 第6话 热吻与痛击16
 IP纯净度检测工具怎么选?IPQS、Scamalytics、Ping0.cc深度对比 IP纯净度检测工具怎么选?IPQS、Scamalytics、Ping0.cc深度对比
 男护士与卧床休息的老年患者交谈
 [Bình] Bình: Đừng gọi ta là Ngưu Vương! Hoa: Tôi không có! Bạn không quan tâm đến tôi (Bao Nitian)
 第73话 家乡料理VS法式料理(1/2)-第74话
▬▬▬▬▬▬▬▬▬▬
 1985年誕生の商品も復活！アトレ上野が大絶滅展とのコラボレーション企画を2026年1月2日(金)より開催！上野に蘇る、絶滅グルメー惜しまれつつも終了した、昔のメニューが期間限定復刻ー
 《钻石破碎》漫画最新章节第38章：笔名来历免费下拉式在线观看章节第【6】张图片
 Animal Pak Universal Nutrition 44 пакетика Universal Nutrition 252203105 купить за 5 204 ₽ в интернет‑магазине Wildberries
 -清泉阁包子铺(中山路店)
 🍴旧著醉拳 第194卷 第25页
▬▬▬▬▬▬▬▬▬▬
EXERCISE BRIEF
Using the data above, reproduce exactly the lines between those holding "第6话 热吻与痛击16" and "第73话 家乡料理VS法式料理(1/2)-第74话", inclusive, and no others.

RESPONSE TO THE TASK
 第6话 热吻与痛击16
 IP纯净度检测工具怎么选?IPQS、Scamalytics、Ping0.cc深度对比 IP纯净度检测工具怎么选?IPQS、Scamalytics、Ping0.cc深度对比
 男护士与卧床休息的老年患者交谈
 [Bình] Bình: Đừng gọi ta là Ngưu Vương! Hoa: Tôi không có! Bạn không quan tâm đến tôi (Bao Nitian)
 第73话 家乡料理VS法式料理(1/2)-第74话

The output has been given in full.